Fim. Vou pular, vou acordar na minha cama, minha cabeça aconchegada ao travesseiro, esticarei meu braço e alcançarei o fatídico copo; sua água, bebê-lei de um só gole. Me afogarei nela, morrerei no meu mundo, recuso-me a perder a vida aqui. Tento dormir, mas não me é mais agradável fechar os olhos, o branco tomou conta da parte interna de minhas pálpebras.
Acordo de repente, cochilei por alguns minutos. Ou foram por horas? Dias? Não tenho como saber, só sei que minha cama se foi – talvez chateada com minha hipótese de traí-la. Só me resta o lençol agora, sinto-me em um tapete voador que não sai do lugar. A inércia é o que mais me irrita. Se no mínimo houvesse algum vento no meu rosto, indicando que vou para algum lugar, indicando-me que vou, indicando qualquer coisa. Isso é o inferno, só pode ser. Concluo daqui, então, que há sombra no paraíso.
Não escrevo mais, apenas penso; tudo sumiu, sobrou o nada. Joguei o lençol fora, estou pisando no nada. Não é chão, mas não é nada, além disso; caminho sem pés, meus pés também não os vejo mais. Assim como minhas mãos. Há um degrade de mim para o nada, vou ficando transparente aos poucos, aos poucos vou me perdendo, estou escapando de mim; sumo-me.
Acordo.
Finalmente acordo e, sim, alcanço o copo d´água, sem me levantar para buscá-lo, está fresca; ouço meu cachorro vindo correndo me lamber, abanando sua felicidade com o rabo, e meus pais em volta da cama, sorrindo, para me dar bom-dia; como se me pedissem desculpas.
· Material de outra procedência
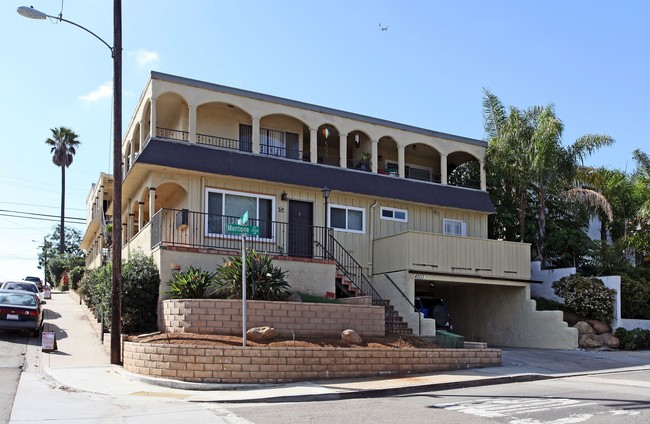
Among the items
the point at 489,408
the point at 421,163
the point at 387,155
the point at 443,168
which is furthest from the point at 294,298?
the point at 421,163

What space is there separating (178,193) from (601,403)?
1484 cm

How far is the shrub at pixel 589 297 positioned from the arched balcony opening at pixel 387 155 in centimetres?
765

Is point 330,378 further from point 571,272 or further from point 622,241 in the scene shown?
point 622,241

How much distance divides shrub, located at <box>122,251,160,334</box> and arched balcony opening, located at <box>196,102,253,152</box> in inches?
252

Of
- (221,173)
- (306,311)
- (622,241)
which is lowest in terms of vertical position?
(306,311)

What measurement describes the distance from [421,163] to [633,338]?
35.1ft

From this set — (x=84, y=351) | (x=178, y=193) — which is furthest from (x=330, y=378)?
(x=178, y=193)

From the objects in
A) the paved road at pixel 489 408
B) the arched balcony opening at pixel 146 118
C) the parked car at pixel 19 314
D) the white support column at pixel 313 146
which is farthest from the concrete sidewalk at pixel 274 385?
the white support column at pixel 313 146

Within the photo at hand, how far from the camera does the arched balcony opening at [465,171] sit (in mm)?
27688

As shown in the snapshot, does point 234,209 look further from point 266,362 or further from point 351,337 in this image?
point 266,362

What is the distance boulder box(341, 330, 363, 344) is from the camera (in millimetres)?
15816

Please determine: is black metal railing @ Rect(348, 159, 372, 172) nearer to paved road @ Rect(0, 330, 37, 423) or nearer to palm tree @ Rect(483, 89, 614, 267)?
palm tree @ Rect(483, 89, 614, 267)

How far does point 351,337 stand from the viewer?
15.8m

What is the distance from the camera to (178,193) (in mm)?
22156
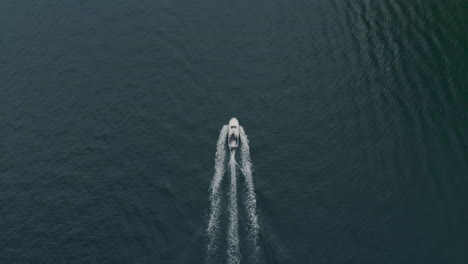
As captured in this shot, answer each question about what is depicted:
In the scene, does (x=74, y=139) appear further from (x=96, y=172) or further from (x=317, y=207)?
(x=317, y=207)

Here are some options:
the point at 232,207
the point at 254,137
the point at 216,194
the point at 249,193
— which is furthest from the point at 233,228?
the point at 254,137

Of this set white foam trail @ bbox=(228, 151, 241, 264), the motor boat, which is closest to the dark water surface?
the motor boat

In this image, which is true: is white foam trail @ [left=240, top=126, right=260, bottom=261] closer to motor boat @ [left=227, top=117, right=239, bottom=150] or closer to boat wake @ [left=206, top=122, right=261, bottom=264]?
boat wake @ [left=206, top=122, right=261, bottom=264]

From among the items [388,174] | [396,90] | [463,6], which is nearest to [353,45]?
[396,90]

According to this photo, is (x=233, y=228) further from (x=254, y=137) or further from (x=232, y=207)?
(x=254, y=137)

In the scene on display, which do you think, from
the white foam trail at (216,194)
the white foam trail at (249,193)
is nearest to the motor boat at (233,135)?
the white foam trail at (249,193)

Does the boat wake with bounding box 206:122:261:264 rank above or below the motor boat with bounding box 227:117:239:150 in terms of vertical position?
below

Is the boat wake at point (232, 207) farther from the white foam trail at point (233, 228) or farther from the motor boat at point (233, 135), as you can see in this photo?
the motor boat at point (233, 135)
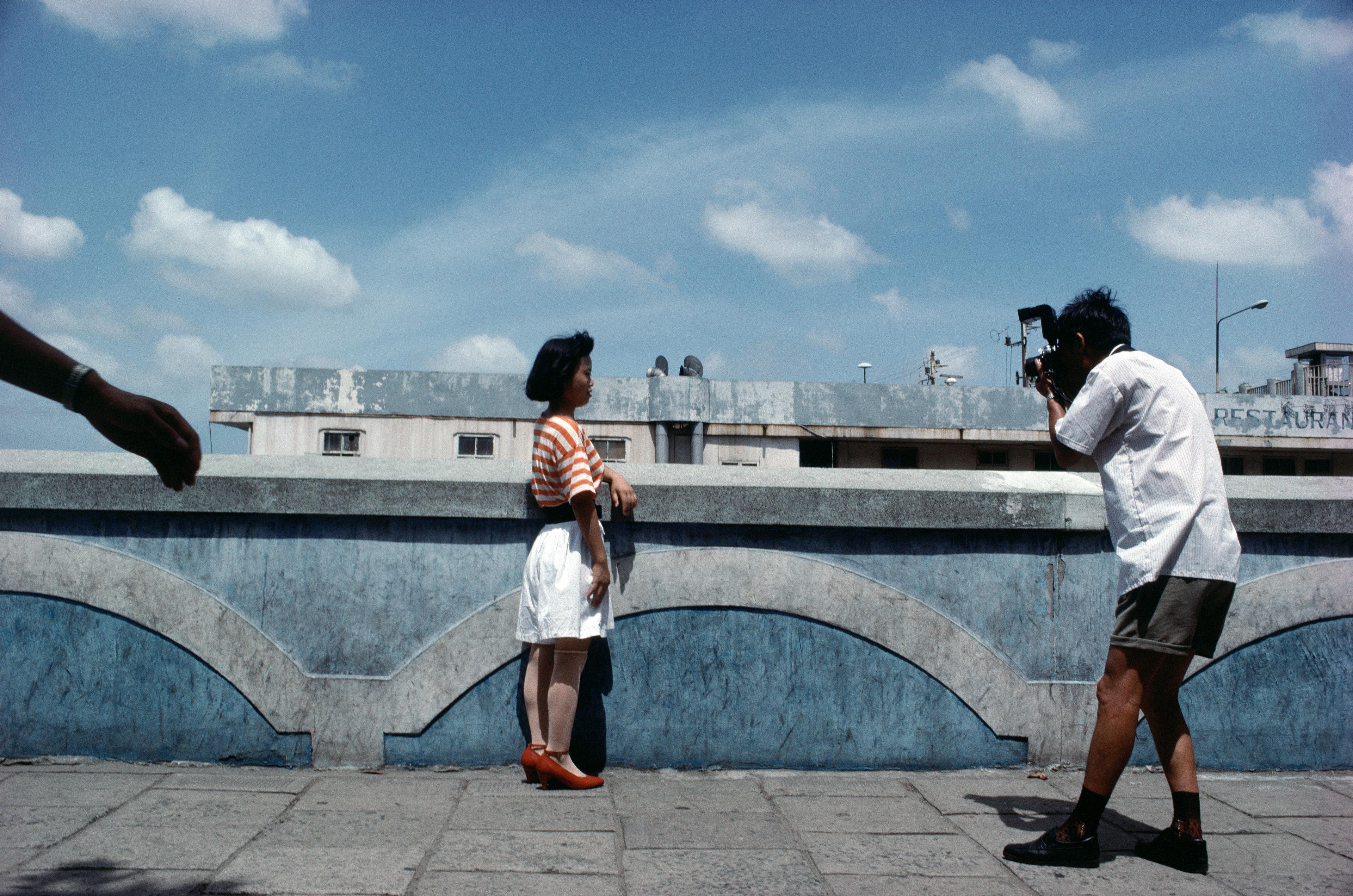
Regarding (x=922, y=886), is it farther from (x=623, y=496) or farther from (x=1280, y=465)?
(x=1280, y=465)

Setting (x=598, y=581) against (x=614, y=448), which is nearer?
(x=598, y=581)

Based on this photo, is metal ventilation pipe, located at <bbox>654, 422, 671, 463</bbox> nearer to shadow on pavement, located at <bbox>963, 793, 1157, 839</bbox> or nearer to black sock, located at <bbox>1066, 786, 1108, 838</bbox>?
shadow on pavement, located at <bbox>963, 793, 1157, 839</bbox>

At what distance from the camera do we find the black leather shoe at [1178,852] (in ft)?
9.09

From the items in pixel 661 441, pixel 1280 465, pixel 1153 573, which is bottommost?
pixel 1153 573

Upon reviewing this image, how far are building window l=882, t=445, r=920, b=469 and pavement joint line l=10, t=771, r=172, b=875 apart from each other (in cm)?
2829

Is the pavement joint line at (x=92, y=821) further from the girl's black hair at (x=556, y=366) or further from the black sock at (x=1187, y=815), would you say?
the black sock at (x=1187, y=815)

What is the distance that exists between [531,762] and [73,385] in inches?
88.0

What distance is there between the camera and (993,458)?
31.5 metres

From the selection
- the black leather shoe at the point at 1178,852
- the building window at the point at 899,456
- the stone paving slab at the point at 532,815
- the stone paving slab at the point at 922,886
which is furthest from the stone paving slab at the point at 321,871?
the building window at the point at 899,456

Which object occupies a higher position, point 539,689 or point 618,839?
point 539,689

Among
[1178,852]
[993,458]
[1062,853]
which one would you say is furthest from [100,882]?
[993,458]

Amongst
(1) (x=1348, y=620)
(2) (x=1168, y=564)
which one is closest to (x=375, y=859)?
(2) (x=1168, y=564)

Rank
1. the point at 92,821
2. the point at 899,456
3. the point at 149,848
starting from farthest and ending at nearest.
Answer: the point at 899,456
the point at 92,821
the point at 149,848

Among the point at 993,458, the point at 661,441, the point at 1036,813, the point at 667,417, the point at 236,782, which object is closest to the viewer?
the point at 1036,813
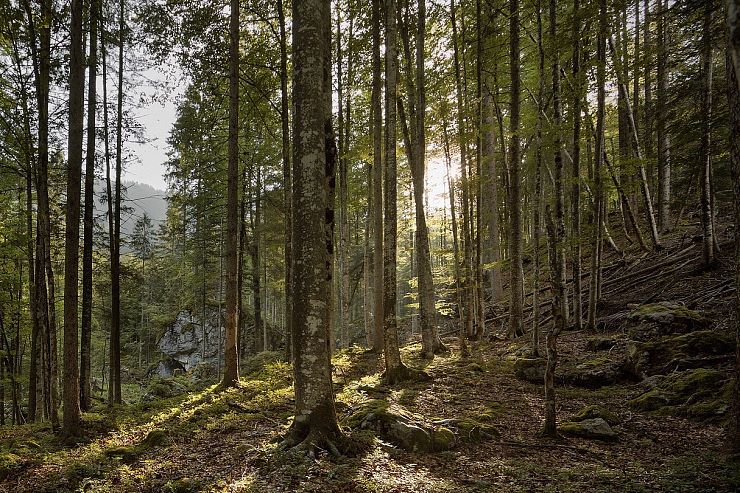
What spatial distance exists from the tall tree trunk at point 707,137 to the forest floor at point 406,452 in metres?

Querem ver se estou melhor da febre, parece que estive doente...
Apenas acordar onde eu costumava acordar. Quem me dera terminar o conto assim, como neste último parágrafo. Mas não sou mais eu que tomo as decisões, talvez nunca tenha sido; perdi o controle, estou em um fluxo contínuo de pensamentos. Ainda não entendo nada, faz meses que não entendo nada, há séculos não compreendemos. O Nada. Estou aqui, em lugar nenhum, esperando que o nada me explique tudo. Estou aqui esperando tudo que o nada tenha a me oferecer. Ainda estou aqui, ainda espero, não é tão fácil se livrar de um pesadelo, não é tão fácil acordar da vida. A vida é sempre mais simples pra quem não precisa dela. Para os que não vivem, as bananas.